Neurons expressing MycKalSolo or MycKal4 form spines with aberrant morphology. (A) Spine-like protrusions along dendrites (at least 10 neurons in each group) within 100 μm of the cell soma were quantified using MetaMorph as described; one-way analysis of variance followed by Dunnett's test; *p < 0.05, **p < 0.01, ^#p < 0.05, compared with GFP and ΔKal7. MycΔKal7 did not differ from GFP in its ability to induce spine formation. Myc-positive and Vglut1-positive clusters on the dendritic shaft were included in the measurements for hippocampal neurons reported in Figure 3; for the cortical neurons shown here, Myc-positive clusters on the dendritic shaft were excluded. Synaptic (Myc/Vglut1 cluster) area (B) and spine length (C) were quantified using MetaMorph; data are displayed as a Kolmogorov–Smirnov distribution. (B) Kal7 larger than KalSolo and KalSolo larger than Kal4 (all **p < 0.01, Kolmogorov–Smirnov). (C) Kal7 larger than KalSolo and KalSolo larger than Kal4 (all **p < 0.01, Kolmogorov–Smirnov). (D) DIV20 cortical neurons expressing MycKalSolo or MycKal4 (as described in Figure 5) were stained simultaneously with antibodies to Myc (red) and NR1 (green); antibody specific to MAP2 was included to verify the identity of dendrites (not shown).

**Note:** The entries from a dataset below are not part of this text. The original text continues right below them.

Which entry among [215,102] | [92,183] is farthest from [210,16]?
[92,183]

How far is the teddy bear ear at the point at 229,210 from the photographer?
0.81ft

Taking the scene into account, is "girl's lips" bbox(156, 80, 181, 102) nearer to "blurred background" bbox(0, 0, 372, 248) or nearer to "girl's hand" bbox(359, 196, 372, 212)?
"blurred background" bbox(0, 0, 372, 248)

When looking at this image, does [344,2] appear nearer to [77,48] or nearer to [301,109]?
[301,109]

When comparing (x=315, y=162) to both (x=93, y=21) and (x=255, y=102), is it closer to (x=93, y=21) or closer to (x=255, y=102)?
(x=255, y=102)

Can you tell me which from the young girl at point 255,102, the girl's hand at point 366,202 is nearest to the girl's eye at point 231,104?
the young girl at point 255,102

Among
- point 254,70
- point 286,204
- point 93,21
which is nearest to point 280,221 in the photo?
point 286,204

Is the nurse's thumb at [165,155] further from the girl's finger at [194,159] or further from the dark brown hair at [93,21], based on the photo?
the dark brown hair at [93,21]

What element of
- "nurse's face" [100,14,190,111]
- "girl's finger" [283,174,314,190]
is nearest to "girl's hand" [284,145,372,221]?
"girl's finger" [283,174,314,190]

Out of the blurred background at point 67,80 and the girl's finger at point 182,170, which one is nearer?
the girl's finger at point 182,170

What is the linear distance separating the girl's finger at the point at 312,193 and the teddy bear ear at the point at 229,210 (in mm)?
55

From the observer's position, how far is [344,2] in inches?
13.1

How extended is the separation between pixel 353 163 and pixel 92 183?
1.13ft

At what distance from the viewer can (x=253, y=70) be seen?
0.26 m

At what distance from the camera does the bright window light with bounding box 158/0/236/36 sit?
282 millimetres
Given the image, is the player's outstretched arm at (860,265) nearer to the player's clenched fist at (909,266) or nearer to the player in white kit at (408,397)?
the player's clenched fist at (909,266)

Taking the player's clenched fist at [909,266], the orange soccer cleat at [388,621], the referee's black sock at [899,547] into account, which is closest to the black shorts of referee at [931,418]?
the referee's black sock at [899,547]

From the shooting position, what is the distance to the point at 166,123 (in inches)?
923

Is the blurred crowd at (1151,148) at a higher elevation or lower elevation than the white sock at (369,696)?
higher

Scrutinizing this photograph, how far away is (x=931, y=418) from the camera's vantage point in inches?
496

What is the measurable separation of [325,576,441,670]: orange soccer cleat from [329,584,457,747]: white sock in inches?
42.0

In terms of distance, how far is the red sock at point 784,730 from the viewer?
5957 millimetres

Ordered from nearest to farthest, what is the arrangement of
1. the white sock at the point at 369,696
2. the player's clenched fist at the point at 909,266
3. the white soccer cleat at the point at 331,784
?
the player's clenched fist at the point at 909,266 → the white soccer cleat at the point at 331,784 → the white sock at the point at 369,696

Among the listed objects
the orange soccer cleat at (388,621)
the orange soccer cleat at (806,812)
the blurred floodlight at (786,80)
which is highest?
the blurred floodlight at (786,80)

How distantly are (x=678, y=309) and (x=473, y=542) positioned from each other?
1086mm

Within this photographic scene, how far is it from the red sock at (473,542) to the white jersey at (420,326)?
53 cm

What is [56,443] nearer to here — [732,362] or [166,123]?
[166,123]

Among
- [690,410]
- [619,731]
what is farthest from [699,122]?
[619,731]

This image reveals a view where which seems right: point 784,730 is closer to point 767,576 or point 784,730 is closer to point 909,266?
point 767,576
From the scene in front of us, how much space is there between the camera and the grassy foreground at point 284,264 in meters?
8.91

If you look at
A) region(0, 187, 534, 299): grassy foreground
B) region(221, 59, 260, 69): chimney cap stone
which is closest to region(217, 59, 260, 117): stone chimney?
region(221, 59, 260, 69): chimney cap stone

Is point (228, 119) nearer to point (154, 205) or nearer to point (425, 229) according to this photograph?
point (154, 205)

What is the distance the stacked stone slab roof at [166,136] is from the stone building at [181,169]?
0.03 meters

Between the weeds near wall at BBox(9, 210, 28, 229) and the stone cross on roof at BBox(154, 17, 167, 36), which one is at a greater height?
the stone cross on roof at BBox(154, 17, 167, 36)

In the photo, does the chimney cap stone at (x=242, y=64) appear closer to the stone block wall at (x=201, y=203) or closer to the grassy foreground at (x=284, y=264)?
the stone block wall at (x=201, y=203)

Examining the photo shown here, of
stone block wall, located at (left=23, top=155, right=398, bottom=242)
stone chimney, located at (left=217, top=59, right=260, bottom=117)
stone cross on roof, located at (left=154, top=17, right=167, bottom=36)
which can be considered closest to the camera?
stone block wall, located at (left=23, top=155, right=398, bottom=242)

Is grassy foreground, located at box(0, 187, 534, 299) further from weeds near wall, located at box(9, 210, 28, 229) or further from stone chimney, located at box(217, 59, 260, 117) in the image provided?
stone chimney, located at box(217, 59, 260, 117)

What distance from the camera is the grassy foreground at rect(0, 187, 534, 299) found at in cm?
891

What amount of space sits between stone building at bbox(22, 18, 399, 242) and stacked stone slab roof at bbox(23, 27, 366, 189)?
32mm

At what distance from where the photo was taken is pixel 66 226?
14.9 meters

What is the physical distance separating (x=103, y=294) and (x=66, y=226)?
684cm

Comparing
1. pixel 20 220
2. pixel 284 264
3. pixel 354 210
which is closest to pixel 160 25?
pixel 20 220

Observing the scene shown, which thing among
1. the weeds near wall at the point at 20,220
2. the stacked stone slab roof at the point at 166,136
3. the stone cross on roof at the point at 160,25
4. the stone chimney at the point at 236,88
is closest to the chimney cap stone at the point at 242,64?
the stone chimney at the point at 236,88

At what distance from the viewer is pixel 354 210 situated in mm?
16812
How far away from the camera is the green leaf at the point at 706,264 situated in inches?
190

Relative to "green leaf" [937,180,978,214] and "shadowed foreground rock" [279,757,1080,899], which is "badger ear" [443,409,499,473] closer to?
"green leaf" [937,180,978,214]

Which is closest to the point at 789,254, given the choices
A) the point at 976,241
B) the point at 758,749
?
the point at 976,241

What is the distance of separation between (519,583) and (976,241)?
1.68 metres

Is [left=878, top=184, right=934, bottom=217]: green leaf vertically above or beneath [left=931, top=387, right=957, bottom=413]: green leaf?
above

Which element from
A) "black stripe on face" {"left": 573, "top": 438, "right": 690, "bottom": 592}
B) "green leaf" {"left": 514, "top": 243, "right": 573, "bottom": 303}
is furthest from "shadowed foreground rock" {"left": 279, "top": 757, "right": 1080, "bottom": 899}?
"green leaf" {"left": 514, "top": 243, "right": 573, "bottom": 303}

Antisera to PSD95 and GluR1 produced staining patterns similar to those shown for NR1 (data not shown). (E, F) Cortical neurons prepared from E20 total Kalirin-knockout embryos were nucleofected with vectors encoding MycKal7 (not shown), MycKalSolo, or MycKal4; Myc (red), Vglut1 (green), and MAP2 (blue) were visualized simultaneously in cultures fixed on DIV19. As observed in primary neurons from wild-type rats, MycKalSolo and MycKal4 localized to spine-like structures; Vglut1-positive endings were juxtaposed to the small puncta formed by MycKalSolo and MycKal4.